◆ Task requirements
All of the data needs to be reproduced with no alterations.

(Exercise inputs)

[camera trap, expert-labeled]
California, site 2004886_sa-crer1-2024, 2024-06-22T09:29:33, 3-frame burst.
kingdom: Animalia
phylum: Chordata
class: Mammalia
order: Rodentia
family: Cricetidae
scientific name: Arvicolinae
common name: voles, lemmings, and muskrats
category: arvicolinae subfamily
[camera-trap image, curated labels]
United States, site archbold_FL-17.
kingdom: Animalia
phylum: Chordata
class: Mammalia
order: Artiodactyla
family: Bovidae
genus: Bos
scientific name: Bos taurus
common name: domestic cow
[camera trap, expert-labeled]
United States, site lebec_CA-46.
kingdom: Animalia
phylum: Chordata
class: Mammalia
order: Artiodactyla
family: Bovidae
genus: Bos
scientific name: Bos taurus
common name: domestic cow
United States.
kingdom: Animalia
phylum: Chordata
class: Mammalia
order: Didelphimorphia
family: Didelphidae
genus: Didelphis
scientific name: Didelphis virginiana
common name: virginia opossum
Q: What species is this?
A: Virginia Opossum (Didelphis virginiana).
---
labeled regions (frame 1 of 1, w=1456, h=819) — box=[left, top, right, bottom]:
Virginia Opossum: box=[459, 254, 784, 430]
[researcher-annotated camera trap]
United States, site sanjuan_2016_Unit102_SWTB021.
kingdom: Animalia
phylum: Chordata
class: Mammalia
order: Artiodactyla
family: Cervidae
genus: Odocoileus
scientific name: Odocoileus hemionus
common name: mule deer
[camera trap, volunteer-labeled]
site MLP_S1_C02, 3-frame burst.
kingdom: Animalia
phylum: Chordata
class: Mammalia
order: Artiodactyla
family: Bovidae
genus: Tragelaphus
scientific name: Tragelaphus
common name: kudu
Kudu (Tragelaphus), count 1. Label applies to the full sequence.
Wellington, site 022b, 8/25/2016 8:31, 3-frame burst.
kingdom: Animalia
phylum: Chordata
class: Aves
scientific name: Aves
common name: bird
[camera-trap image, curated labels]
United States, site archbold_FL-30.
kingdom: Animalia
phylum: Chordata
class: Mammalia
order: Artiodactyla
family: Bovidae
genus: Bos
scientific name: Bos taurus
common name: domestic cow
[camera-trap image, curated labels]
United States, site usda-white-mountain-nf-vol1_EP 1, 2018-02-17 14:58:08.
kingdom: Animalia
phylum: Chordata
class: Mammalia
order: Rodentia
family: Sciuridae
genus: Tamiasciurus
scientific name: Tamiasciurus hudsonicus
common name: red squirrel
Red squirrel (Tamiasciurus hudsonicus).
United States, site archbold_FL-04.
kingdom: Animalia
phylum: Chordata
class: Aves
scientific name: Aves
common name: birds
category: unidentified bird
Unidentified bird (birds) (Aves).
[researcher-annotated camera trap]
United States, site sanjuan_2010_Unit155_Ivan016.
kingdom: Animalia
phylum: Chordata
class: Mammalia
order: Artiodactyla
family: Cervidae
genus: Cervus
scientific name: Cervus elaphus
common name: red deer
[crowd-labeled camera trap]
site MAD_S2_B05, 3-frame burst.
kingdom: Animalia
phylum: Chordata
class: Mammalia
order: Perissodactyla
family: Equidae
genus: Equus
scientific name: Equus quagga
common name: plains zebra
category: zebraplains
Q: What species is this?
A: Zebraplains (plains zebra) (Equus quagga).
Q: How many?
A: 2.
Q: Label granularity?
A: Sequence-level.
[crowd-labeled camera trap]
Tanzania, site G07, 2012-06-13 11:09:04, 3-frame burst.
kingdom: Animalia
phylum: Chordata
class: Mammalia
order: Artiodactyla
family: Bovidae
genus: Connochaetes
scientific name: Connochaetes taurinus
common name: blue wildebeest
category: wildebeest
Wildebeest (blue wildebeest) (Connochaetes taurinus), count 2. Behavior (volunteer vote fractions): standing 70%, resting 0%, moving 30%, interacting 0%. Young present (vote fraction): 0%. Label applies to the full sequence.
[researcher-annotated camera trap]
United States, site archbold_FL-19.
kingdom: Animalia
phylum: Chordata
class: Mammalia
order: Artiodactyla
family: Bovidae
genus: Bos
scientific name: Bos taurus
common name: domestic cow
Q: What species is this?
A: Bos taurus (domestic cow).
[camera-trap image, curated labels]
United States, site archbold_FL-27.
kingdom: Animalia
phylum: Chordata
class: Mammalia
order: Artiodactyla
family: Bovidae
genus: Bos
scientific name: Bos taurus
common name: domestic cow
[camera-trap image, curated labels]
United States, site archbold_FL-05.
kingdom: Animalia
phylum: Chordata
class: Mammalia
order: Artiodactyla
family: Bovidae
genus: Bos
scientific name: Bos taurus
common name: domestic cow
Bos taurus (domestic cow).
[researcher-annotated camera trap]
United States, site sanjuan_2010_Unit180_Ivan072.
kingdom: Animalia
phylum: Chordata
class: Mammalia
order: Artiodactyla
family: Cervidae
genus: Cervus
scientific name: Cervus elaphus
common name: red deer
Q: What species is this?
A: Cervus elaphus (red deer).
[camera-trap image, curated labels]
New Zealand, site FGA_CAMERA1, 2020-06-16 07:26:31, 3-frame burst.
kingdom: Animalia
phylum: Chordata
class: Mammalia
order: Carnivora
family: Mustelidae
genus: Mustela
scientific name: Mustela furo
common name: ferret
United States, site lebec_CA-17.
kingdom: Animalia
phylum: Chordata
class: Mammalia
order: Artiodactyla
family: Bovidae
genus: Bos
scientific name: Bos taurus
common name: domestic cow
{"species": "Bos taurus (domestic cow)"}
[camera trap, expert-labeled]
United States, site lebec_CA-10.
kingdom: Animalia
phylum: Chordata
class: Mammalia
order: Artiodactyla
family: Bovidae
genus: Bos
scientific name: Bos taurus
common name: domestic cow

(End Exercise inputs)

◆ Solution to the problem
[camera trap, expert-labeled]
California, site 2004886_sa-crer1-2024, 2024-06-22T09:29:33, 3-frame burst.
kingdom: Animalia
phylum: Chordata
class: Mammalia
order: Rodentia
family: Cricetidae
scientific name: Arvicolinae
common name: voles, lemmings, and muskrats
category: arvicolinae subfamily
[camera-trap image, curated labels]
United States, site archbold_FL-17.
kingdom: Animalia
phylum: Chordata
class: Mammalia
order: Artiodactyla
family: Bovidae
genus: Bos
scientific name: Bos taurus
common name: domestic cow
[camera trap, expert-labeled]
United States, site lebec_CA-46.
kingdom: Animalia
phylum: Chordata
class: Mammalia
order: Artiodactyla
family: Bovidae
genus: Bos
scientific name: Bos taurus
common name: domestic cow
United States.
kingdom: Animalia
phylum: Chordata
class: Mammalia
order: Didelphimorphia
family: Didelphidae
genus: Didelphis
scientific name: Didelphis virginiana
common name: virginia opossum
Q: What species is this?
A: Virginia Opossum (Didelphis virginiana).
---
labeled regions (frame 1 of 1, w=1456, h=819) — box=[left, top, right, bottom]:
Virginia Opossum: box=[459, 254, 784, 430]
[researcher-annotated camera trap]
United States, site sanjuan_2016_Unit102_SWTB021.
kingdom: Animalia
phylum: Chordata
class: Mammalia
order: Artiodactyla
family: Cervidae
genus: Odocoileus
scientific name: Odocoileus hemionus
common name: mule deer
[camera trap, volunteer-labeled]
site MLP_S1_C02, 3-frame burst.
kingdom: Animalia
phylum: Chordata
class: Mammalia
order: Artiodactyla
family: Bovidae
genus: Tragelaphus
scientific name: Tragelaphus
common name: kudu
Kudu (Tragelaphus), count 1. Label applies to the full sequence.
Wellington, site 022b, 8/25/2016 8:31, 3-frame burst.
kingdom: Animalia
phylum: Chordata
class: Aves
scientific name: Aves
common name: bird
[camera-trap image, curated labels]
United States, site archbold_FL-30.
kingdom: Animalia
phylum: Chordata
class: Mammalia
order: Artiodactyla
family: Bovidae
genus: Bos
scientific name: Bos taurus
common name: domestic cow
[camera-trap image, curated labels]
United States, site usda-white-mountain-nf-vol1_EP 1, 2018-02-17 14:58:08.
kingdom: Animalia
phylum: Chordata
class: Mammalia
order: Rodentia
family: Sciuridae
genus: Tamiasciurus
scientific name: Tamiasciurus hudsonicus
common name: red squirrel
Red squirrel (Tamiasciurus hudsonicus).
United States, site archbold_FL-04.
kingdom: Animalia
phylum: Chordata
class: Aves
scientific name: Aves
common name: birds
category: unidentified bird
Unidentified bird (birds) (Aves).
[researcher-annotated camera trap]
United States, site sanjuan_2010_Unit155_Ivan016.
kingdom: Animalia
phylum: Chordata
class: Mammalia
order: Artiodactyla
family: Cervidae
genus: Cervus
scientific name: Cervus elaphus
common name: red deer
[crowd-labeled camera trap]
site MAD_S2_B05, 3-frame burst.
kingdom: Animalia
phylum: Chordata
class: Mammalia
order: Perissodactyla
family: Equidae
genus: Equus
scientific name: Equus quagga
common name: plains zebra
category: zebraplains
Q: What species is this?
A: Zebraplains (plains zebra) (Equus quagga).
Q: How many?
A: 2.
Q: Label granularity?
A: Sequence-level.
[crowd-labeled camera trap]
Tanzania, site G07, 2012-06-13 11:09:04, 3-frame burst.
kingdom: Animalia
phylum: Chordata
class: Mammalia
order: Artiodactyla
family: Bovidae
genus: Connochaetes
scientific name: Connochaetes taurinus
common name: blue wildebeest
category: wildebeest
Wildebeest (blue wildebeest) (Connochaetes taurinus), count 2. Behavior (volunteer vote fractions): standing 70%, resting 0%, moving 30%, interacting 0%. Young present (vote fraction): 0%. Label applies to the full sequence.
[researcher-annotated camera trap]
United States, site archbold_FL-19.
kingdom: Animalia
phylum: Chordata
class: Mammalia
order: Artiodactyla
family: Bovidae
genus: Bos
scientific name: Bos taurus
common name: domestic cow
Q: What species is this?
A: Bos taurus (domestic cow).
[camera-trap image, curated labels]
United States, site archbold_FL-27.
kingdom: Animalia
phylum: Chordata
class: Mammalia
order: Artiodactyla
family: Bovidae
genus: Bos
scientific name: Bos taurus
common name: domestic cow
[camera-trap image, curated labels]
United States, site archbold_FL-05.
kingdom: Animalia
phylum: Chordata
class: Mammalia
order: Artiodactyla
family: Bovidae
genus: Bos
scientific name: Bos taurus
common name: domestic cow
Bos taurus (domestic cow).
[researcher-annotated camera trap]
United States, site sanjuan_2010_Unit180_Ivan072.
kingdom: Animalia
phylum: Chordata
class: Mammalia
order: Artiodactyla
family: Cervidae
genus: Cervus
scientific name: Cervus elaphus
common name: red deer
Q: What species is this?
A: Cervus elaphus (red deer).
[camera-trap image, curated labels]
New Zealand, site FGA_CAMERA1, 2020-06-16 07:26:31, 3-frame burst.
kingdom: Animalia
phylum: Chordata
class: Mammalia
order: Carnivora
family: Mustelidae
genus: Mustela
scientific name: Mustela furo
common name: ferret
United States, site lebec_CA-17.
kingdom: Animalia
phylum: Chordata
class: Mammalia
order: Artiodactyla
family: Bovidae
genus: Bos
scientific name: Bos taurus
common name: domestic cow
{"species": "Bos taurus (domestic cow)"}
[camera trap, expert-labeled]
United States, site lebec_CA-10.
kingdom: Animalia
phylum: Chordata
class: Mammalia
order: Artiodactyla
family: Bovidae
genus: Bos
scientific name: Bos taurus
common name: domestic cow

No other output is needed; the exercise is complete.